Work instructions: Retype the rows word for word, beginning at the first line and stopping after the line that contains "Answer: (B) the".

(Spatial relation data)

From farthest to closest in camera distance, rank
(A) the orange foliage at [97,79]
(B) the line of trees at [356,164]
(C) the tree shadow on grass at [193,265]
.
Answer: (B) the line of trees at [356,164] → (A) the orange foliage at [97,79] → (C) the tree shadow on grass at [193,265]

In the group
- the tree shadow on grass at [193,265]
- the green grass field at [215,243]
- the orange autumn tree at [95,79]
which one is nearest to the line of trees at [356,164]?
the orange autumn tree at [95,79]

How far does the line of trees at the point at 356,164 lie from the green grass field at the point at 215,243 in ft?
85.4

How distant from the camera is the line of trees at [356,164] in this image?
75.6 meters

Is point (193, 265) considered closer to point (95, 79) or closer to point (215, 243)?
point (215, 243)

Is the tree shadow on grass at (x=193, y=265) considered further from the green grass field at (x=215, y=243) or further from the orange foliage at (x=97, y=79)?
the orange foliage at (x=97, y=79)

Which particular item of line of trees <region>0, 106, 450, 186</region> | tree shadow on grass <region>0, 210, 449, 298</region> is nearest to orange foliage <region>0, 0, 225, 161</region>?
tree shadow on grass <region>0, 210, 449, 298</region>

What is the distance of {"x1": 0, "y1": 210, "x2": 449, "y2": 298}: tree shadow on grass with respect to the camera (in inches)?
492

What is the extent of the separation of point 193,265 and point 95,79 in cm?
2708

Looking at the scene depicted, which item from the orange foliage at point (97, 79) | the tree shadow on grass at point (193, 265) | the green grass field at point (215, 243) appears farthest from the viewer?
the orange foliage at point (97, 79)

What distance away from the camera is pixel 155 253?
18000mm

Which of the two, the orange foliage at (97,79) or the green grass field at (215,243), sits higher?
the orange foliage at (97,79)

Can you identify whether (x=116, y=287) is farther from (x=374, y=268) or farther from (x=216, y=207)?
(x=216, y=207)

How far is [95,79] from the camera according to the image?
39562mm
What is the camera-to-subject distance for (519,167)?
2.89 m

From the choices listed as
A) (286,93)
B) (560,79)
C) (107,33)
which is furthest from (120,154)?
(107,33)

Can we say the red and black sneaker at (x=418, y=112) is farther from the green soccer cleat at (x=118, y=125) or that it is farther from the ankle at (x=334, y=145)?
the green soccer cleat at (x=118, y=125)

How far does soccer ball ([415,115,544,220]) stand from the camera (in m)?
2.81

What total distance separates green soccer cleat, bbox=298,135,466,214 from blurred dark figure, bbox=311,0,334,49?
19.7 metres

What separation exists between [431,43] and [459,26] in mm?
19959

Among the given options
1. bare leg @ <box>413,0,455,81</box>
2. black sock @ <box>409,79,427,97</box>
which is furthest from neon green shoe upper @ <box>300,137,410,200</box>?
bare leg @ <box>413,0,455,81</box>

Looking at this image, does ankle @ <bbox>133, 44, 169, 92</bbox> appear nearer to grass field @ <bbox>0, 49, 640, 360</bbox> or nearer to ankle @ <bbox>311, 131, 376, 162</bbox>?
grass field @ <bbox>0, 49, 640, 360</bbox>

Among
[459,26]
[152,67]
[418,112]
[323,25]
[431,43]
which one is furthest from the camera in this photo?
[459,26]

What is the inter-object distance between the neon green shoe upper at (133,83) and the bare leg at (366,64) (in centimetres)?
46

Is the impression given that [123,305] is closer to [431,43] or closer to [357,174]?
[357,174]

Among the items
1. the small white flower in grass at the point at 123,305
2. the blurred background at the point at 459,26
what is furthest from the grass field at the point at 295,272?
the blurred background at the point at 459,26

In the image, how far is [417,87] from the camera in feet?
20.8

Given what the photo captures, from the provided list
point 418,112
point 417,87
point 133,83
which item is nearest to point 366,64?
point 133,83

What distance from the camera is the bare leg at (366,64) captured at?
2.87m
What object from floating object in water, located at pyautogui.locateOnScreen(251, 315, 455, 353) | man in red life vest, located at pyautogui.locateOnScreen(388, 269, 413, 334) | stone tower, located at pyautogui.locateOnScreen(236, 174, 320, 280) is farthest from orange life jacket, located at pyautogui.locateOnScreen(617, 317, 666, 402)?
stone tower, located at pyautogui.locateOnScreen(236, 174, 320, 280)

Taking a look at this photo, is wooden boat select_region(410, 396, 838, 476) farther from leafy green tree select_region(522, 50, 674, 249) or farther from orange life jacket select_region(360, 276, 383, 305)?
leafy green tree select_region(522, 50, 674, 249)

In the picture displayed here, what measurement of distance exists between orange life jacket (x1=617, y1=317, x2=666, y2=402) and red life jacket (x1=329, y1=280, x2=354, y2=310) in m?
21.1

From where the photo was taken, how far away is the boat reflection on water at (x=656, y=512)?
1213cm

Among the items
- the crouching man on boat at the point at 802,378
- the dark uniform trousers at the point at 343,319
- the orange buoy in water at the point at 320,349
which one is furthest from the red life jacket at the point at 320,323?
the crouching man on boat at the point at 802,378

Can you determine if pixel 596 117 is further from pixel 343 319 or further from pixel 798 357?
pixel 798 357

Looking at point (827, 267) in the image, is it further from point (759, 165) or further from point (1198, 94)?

Solution to this problem:
From farthest to closest in camera distance, rank
(A) the orange foliage at [97,79]
(B) the line of trees at [356,164]
(C) the tree shadow on grass at [193,265]
.
Answer: (B) the line of trees at [356,164] → (A) the orange foliage at [97,79] → (C) the tree shadow on grass at [193,265]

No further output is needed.